Aufgabe
Nehmen Sie das unten stehende Interview über das Halli Galli dort auf, wo es aufhört, und schreiben Sie es weiter.

Textauszug
########################################
Dunkel. Es war wirklich ganz anders damals. Um sieben haben wir die Tür aufgeschlossen, um acht waren alle da. Für uns war das angenehm von der Zeit her, aber man durfte ja auch nicht länger, nur bis kurz nach Mitternacht. Ob dann auch wirklich Schluss war, wurde kontrolliert.

Was änderte sich denn dann nach 1989?

Komplett alles. Es war ja auch die Musik während der DDR zensiert und vorgeschrieben. Da musste der DJ noch auflisten, was da gespielt wurde am Abend. Nach der Wende kam dann querbeet alles, es ging in Richtung Großraumdisco. Zeitweise hatten wir mehrere Läden, zum Beispiel in Leißnig und Aue. Wir haben viel investiert, viel aufgebaut und dann umgebaut, wenn alles wieder uninteressant wurde. Die Leute waren schnell übersättigt und wir unerfahren. Heute denk ich: Das Augenmerk der Jugendlichen liegt gar nicht auf irgendeiner Einrichtung. Wenn da ein guter DJ steht, können die auch in einer Lagerhalle feiern gehen.

Wie hat sich denn seit damals das Klientel gewandelt, das im Halli Galli feiern geht?
########################################
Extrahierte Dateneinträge
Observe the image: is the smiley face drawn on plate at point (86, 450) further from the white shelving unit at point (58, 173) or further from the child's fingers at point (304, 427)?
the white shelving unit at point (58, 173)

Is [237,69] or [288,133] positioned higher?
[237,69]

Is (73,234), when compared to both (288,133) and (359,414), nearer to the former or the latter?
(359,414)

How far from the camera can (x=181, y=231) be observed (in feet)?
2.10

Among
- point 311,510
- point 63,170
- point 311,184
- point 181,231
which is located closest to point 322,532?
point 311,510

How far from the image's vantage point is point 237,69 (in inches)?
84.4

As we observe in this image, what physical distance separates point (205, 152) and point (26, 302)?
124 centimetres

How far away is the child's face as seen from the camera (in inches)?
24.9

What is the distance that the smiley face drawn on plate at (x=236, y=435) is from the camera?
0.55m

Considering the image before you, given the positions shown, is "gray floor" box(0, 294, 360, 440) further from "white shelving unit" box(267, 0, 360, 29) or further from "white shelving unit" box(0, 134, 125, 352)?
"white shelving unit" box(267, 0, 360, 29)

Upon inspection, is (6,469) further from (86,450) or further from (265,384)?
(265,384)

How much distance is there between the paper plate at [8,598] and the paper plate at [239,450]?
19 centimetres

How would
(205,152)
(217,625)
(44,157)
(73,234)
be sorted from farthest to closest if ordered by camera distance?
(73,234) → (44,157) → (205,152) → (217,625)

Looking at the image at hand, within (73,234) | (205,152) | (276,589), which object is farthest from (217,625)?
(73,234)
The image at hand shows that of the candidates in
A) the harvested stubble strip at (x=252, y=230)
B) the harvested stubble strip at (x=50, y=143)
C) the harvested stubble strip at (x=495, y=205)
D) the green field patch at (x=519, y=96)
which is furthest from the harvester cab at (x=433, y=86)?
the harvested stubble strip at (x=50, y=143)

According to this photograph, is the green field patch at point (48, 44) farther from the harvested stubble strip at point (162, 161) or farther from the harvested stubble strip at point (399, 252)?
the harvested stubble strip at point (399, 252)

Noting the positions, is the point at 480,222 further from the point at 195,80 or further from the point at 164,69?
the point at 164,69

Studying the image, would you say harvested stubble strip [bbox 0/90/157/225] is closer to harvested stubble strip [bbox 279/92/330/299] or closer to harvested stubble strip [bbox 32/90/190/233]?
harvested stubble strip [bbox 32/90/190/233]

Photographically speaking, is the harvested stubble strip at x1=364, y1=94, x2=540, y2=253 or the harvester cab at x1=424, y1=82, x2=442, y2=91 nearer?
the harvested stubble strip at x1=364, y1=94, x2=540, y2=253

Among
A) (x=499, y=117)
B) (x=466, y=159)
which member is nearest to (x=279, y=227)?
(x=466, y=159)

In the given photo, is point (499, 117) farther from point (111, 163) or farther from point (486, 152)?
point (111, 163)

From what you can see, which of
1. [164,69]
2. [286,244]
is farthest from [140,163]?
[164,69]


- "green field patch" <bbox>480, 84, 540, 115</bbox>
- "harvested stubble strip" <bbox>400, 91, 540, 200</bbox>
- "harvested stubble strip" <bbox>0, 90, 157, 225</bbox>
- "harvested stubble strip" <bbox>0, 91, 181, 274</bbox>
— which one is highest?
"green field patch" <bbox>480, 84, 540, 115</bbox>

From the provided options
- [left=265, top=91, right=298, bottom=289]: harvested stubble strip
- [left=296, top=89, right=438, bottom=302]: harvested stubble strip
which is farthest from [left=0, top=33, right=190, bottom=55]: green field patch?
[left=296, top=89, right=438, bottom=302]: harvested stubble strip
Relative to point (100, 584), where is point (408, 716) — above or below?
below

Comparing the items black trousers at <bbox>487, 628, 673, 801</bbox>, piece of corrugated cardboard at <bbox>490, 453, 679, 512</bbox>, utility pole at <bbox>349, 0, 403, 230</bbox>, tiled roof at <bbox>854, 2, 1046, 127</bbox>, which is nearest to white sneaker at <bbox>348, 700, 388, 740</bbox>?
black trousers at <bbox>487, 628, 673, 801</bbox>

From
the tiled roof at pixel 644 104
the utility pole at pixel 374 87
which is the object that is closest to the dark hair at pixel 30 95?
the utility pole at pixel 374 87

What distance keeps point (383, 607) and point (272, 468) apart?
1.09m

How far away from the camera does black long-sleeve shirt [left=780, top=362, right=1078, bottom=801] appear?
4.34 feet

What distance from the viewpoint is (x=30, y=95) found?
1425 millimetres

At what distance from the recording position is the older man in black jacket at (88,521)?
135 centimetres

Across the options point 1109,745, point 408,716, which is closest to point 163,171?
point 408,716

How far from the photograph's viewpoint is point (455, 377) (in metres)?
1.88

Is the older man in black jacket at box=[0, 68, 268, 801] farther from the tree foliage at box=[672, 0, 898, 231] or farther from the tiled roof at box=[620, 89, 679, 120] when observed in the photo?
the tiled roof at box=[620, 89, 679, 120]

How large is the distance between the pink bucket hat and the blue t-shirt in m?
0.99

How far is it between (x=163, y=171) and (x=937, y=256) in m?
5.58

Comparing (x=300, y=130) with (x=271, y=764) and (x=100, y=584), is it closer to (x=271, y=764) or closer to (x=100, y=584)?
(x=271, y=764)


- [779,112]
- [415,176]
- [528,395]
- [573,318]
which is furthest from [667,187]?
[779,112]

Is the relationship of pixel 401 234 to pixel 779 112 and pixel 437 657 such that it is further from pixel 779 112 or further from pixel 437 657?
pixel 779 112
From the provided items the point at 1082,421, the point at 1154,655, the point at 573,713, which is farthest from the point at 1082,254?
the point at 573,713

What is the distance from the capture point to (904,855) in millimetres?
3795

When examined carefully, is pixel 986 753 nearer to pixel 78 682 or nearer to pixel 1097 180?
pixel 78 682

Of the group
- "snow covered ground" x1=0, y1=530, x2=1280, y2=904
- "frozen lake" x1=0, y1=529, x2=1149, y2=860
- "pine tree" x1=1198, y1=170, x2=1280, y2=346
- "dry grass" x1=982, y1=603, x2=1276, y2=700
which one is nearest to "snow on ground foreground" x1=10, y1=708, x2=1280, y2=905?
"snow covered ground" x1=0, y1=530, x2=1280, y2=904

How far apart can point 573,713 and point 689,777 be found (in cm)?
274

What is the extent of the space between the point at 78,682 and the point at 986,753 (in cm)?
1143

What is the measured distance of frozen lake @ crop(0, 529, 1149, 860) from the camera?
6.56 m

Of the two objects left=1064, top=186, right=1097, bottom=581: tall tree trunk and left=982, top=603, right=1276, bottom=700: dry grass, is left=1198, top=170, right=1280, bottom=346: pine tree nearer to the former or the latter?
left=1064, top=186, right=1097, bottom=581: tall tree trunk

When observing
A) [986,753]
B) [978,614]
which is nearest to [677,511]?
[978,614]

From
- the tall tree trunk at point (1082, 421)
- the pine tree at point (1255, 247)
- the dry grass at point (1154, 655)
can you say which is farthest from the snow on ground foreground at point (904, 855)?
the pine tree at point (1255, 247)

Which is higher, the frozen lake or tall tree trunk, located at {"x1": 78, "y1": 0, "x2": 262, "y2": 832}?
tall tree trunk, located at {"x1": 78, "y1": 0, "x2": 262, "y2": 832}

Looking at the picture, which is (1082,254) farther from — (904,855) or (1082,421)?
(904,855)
########################################
Schriftliche Antwort
Die sind heute ein bisschen jünger, schätze ich. Früher, zu DDR-Zeiten waren die im Schnitt so 25 und kamen in richtigen Dorfcliquen. Da war es die Ausnahme, dass mal einer zuhause blieb. Die Jugend ist dann jeden Sonnabend gemeinsam hergelaufen oder mit dem Rad gefahren. Die haben auch noch ein bisschen mehr Wert auf ihr Äußeres gelegt. Manche kommen heute in Jogginghosen. Das hat vielleicht auch mit den verschiedenen Tanzstilen zu tun. Damals gab's noch die sogenannte langsame Runde mit den Schmuseballaden.

Dann hat sich bestimmt auch das eine oder andere Paar hier getroffen?

Viele, viele! Einige wohnen auch heute noch im Dorf – verheiratet. Da gab es auch die Handys noch nicht, die Leute haben mehr geredet und sich kennengelernt. Wenn ich die Jugend heute beobachte – die sitzen an einem Tisch und manchmal hat jeder ein Handy in der Hand.

Vermissen Sie die frühere Zeit?

Ich sag mal so: Es war früher einfacher. Definitiv einfacher. Da war eben jeden Samstag Disko – wir mussten nicht über Facebook werben, Plakate aufhängen oder uns irgendwelche verrückten Sachen ausdenken. Aber momentan geht es. Wir profitieren davon, dass gerade relativ viele junge Leute die Schule beenden und das natürlich feiern wollen.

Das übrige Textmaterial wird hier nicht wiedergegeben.